The Federal Reserve’s lack of movement on interest rates was unsurprising but gave way a background feeling that it will allow inflation to grow faster than expected, Rick Rieder has said.
The Citywire + rated manager and CIO for fundamental fixed income at BlackRock made the comments in the wake of November’s Federal Open Market Committee meeting.
The two-day meeting resulted in a – largely telegraphed – decision to hold rates at the current level, while leaving the door open with further policy action in December. However, Rieder said the focus should not be on rates but inflation.
‘We did not expect yesterday’s FOMC announcement to indicate a change in policy rates, coming nearly a week before a highly contested general election on November 8, but we did anticipate the Committee would continue to make its case for a rate hike, almost certainly to come next month.’

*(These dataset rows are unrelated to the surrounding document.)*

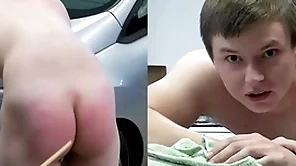 A straight partisan is punished of not prolongation his car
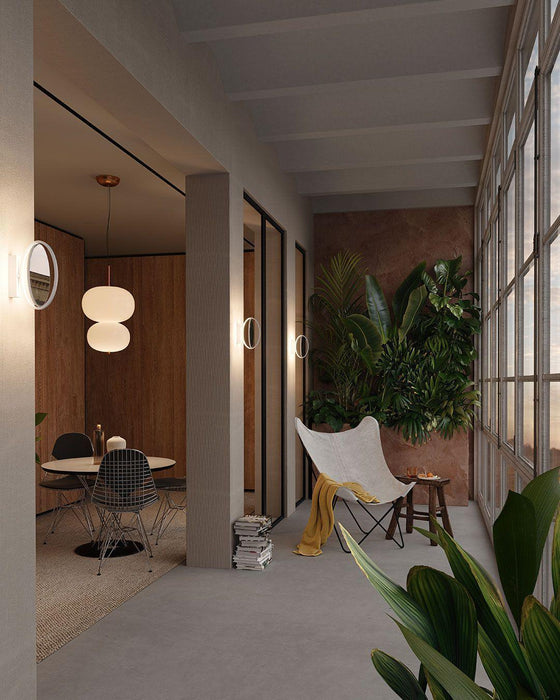 Ilargi Pendant Light-DWHOME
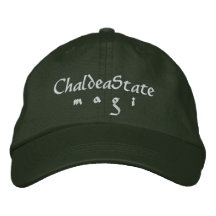 Chaldea State Magi Baseball Cap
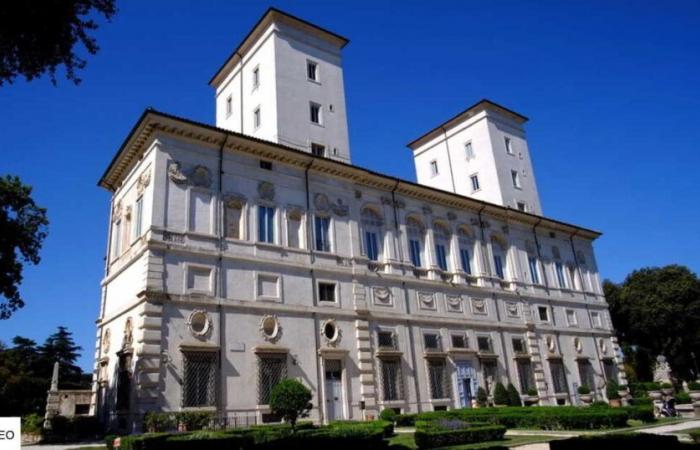 Die großen Meisterwerke der Borghese-Galerie in Rom sind im Jacquemart-André-Museum ausgestellt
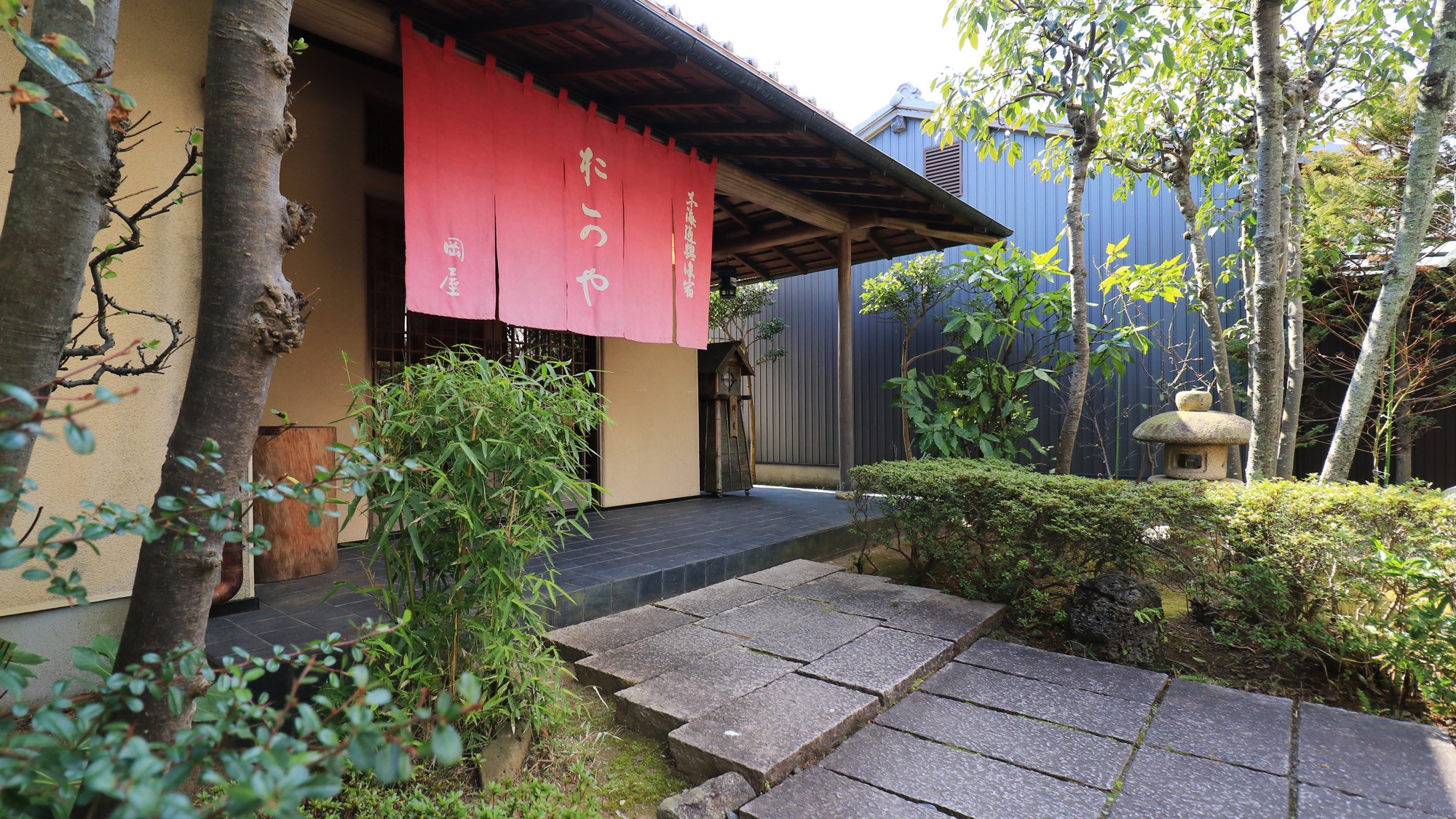 割烹旅館岡屋の画像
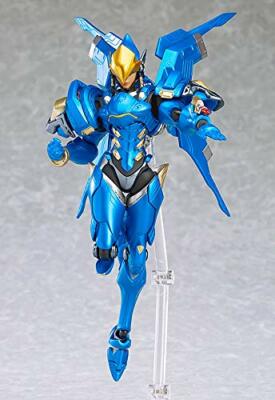 Overwatch Pharah Figma Action Figure JAPAN over watch | eBay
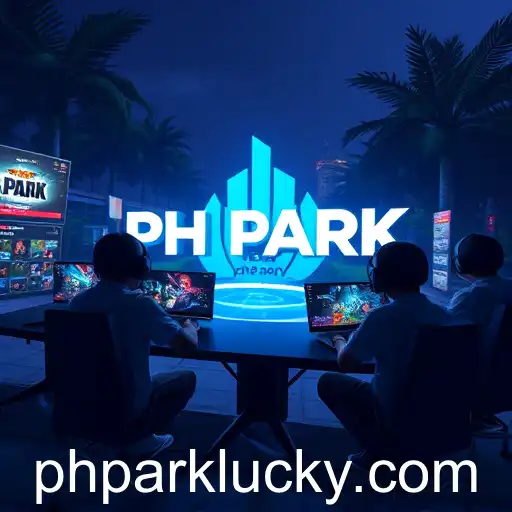 PH PARK's Digital Landscape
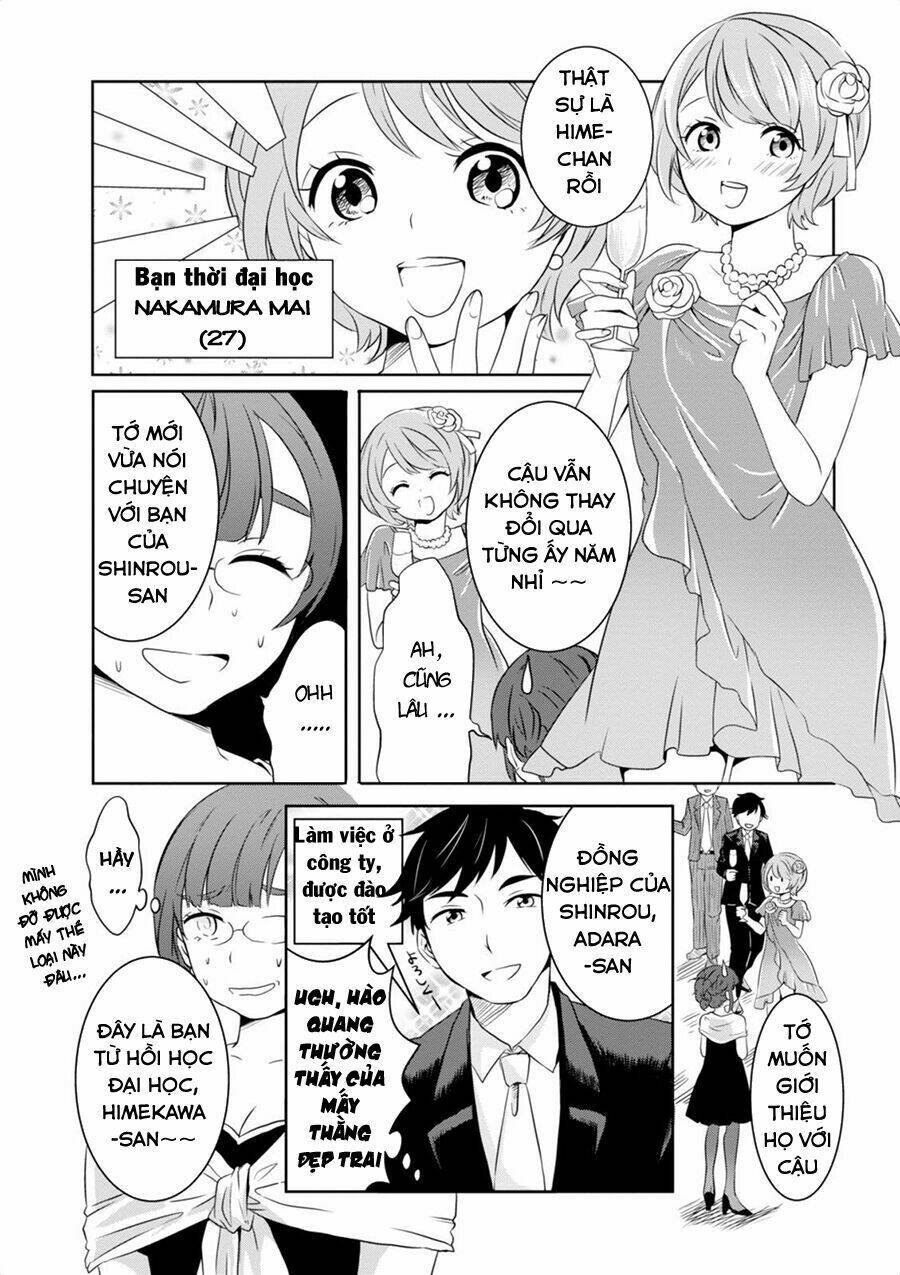 hime no dameshi chapter 3 5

‘We also think there is a significant subtext to be found in the Fed’s recent policy stance, in that it implies that the central bank will allow inflation to run a bit hotter than it has historically - the so-called “high-pressure economy”.’
Rieder said there were three reason the Fed is likely to take this stance, which are:
1) Lack of satisfaction with pre-existing inflationary expectations;
2) Potential growth/output function that is organically lower, attributable to demographic headwinds and technological disinflation;
3) Greater set of policy tools that can be employed to bring down inflation, as opposed to those geared towards increasing it.
Rieder said the focus on inflation is likely to coincide with a much-needed switch from monetary to fiscal policy focus. This, he added, was due to the evident waning of impact of a rate rise on long-term growth conditions beyond market short-term market moves.
‘The utility of extraordinarily low interest rate levels has long since passed much effectiveness in stimulating real economic growth and for some time now has solely been influencing the financial economy as a price-supporting mechanism.
‘It is extraordinary to think that the Fed last cut its policy rate in December 2008, and in the 63 FOMC policy meetings since that time, it has only moved rates once, while the economic, employment, and financial market landscape has changed markedly throughout this time.’